The Thalamas Affair (French: Affaire Thalamas) was a controversy in the French education system which began in 1904 around courses on Joan of Arc taught by Amédée Thalamas.

When the Camelots du Roi, the militant youth wing of the Action Française, decided to stand against these courses at the Sorbonne in 1908, the controversy intensified. For three months, the courses in question were interrupted, numerous protests were staged in the Latin Quarter, and the student riots culminated in the occupation of the Ministry of Justice.

== Beginnings at the Lycée Condorcet ==
The Thalamas Affair got underway in November 1904. Following a class that Thalamas taught at the Lycée Condorcet, in which he proposed that Joan of Arc had been subject to auditory hallucinations (and questioned her sacred character), the nationalist deputy of Paris, Georges Berry, denounced the insult to her memory.
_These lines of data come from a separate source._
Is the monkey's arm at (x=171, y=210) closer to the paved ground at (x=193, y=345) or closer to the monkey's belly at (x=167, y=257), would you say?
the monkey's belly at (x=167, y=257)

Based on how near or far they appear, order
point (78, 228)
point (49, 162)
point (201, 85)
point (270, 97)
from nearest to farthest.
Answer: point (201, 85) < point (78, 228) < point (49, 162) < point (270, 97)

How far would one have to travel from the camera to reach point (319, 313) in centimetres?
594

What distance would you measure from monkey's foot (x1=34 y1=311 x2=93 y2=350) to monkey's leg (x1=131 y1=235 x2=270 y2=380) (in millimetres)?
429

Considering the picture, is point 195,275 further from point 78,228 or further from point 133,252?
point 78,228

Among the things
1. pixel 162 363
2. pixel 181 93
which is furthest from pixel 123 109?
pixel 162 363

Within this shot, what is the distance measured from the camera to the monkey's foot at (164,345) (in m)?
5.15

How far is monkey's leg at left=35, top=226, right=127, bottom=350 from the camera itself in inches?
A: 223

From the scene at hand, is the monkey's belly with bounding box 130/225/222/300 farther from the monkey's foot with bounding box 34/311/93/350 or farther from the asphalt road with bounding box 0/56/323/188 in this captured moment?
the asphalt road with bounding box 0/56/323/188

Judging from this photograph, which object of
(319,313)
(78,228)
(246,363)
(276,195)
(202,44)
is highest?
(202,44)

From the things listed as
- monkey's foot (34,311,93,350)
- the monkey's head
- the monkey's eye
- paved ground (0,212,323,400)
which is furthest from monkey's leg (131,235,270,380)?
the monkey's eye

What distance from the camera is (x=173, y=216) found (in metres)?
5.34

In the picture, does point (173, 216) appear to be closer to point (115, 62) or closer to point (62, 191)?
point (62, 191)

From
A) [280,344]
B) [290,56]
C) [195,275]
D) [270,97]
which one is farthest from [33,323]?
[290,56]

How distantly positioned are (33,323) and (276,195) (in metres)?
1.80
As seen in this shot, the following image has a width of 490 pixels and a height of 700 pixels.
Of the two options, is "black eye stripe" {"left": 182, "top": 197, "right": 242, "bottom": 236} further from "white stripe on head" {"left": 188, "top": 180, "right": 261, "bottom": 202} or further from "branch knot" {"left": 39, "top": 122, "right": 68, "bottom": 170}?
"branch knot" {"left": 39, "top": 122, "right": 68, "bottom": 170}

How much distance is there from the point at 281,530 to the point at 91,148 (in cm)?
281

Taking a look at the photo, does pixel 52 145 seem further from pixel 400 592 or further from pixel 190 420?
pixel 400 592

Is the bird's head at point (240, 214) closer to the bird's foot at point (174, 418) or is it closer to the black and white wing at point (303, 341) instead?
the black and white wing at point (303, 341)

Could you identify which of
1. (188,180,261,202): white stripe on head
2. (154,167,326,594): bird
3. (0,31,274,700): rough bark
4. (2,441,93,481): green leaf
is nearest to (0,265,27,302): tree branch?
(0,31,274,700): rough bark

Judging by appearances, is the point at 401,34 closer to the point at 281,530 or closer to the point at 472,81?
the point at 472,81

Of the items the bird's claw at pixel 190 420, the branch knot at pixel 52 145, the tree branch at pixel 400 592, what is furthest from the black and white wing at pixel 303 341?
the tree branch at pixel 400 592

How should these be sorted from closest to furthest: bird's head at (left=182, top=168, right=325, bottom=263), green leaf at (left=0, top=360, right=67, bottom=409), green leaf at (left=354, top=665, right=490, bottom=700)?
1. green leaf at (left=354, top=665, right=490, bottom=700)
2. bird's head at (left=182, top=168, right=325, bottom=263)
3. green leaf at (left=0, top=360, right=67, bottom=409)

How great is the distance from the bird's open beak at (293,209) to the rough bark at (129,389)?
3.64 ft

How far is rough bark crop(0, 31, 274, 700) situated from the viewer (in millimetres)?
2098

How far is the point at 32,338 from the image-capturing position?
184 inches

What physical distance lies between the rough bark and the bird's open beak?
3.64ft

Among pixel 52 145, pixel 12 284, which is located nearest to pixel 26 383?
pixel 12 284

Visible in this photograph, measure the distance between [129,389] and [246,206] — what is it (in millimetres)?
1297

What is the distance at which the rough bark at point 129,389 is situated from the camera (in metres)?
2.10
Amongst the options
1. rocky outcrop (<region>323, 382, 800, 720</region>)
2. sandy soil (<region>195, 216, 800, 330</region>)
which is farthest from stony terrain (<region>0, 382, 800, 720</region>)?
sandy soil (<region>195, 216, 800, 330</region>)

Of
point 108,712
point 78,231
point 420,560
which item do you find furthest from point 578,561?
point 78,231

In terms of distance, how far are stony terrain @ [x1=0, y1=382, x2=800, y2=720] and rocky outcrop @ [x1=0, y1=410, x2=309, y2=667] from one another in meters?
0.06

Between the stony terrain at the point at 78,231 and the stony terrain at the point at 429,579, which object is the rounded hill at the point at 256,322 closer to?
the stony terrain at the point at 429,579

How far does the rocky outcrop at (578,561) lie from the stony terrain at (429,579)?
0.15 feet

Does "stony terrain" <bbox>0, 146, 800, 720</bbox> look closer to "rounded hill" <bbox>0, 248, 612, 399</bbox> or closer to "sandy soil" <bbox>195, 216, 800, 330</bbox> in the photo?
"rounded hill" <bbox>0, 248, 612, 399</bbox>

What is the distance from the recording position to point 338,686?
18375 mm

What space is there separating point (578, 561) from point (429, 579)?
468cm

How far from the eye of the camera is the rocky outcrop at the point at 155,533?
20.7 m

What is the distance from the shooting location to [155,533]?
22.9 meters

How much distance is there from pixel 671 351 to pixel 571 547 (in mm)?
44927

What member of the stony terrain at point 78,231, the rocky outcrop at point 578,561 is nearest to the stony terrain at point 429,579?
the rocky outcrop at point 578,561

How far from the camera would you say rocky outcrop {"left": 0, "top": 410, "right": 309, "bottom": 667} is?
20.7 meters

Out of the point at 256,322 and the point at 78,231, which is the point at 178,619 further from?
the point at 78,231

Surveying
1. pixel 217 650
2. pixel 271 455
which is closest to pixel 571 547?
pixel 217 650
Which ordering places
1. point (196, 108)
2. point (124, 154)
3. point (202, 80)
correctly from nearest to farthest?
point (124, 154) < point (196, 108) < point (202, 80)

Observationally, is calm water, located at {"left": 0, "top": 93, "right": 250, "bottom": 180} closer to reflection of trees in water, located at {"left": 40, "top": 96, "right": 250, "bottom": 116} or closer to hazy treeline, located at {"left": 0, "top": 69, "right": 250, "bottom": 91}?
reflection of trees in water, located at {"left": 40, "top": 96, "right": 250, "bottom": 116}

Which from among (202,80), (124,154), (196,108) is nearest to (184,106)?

This course was followed by the publication of Thalamas' book titled Jeanne d’Arc, l’histoire et la légende', which explained in a manner deemed "positivist" the life of the Maid of Orleans.

Berry's intervention gave rise to arguments in the press, to protests, to a debate in the Chamber of Deputies, then to the duel between Paul Déroulède and Jean Jaurès in December 1904. In this context, an inquiry was opened by the Education Minister, Joseph Chaumié. This inquiry led to the professor's being censured for having lacked tact and moderation. Thalamas was then moved from the Lycée Condorcet to the Lycée Charlemagne.

== At the Sorbonne ==
Four years later, the Affair erupted once again when Thalamas joined the Sorbonne. Though Thalamas did not possess his Doctor of Letters, the Council of Professors of the Faculty of Letters, presided over by the dean, Alfred Croiset, had authorized him in November 1908 to hold an open weekly course on The Pedagogy of History for winter 1908-1909.

The Camelots du Roi, led by Maxime Real del Sarte, decided from then to interrupt the course each Wednesday, sometimes violently; this led to the public caning of Thalamas by Lucien Lacour and other Camelots du Roi.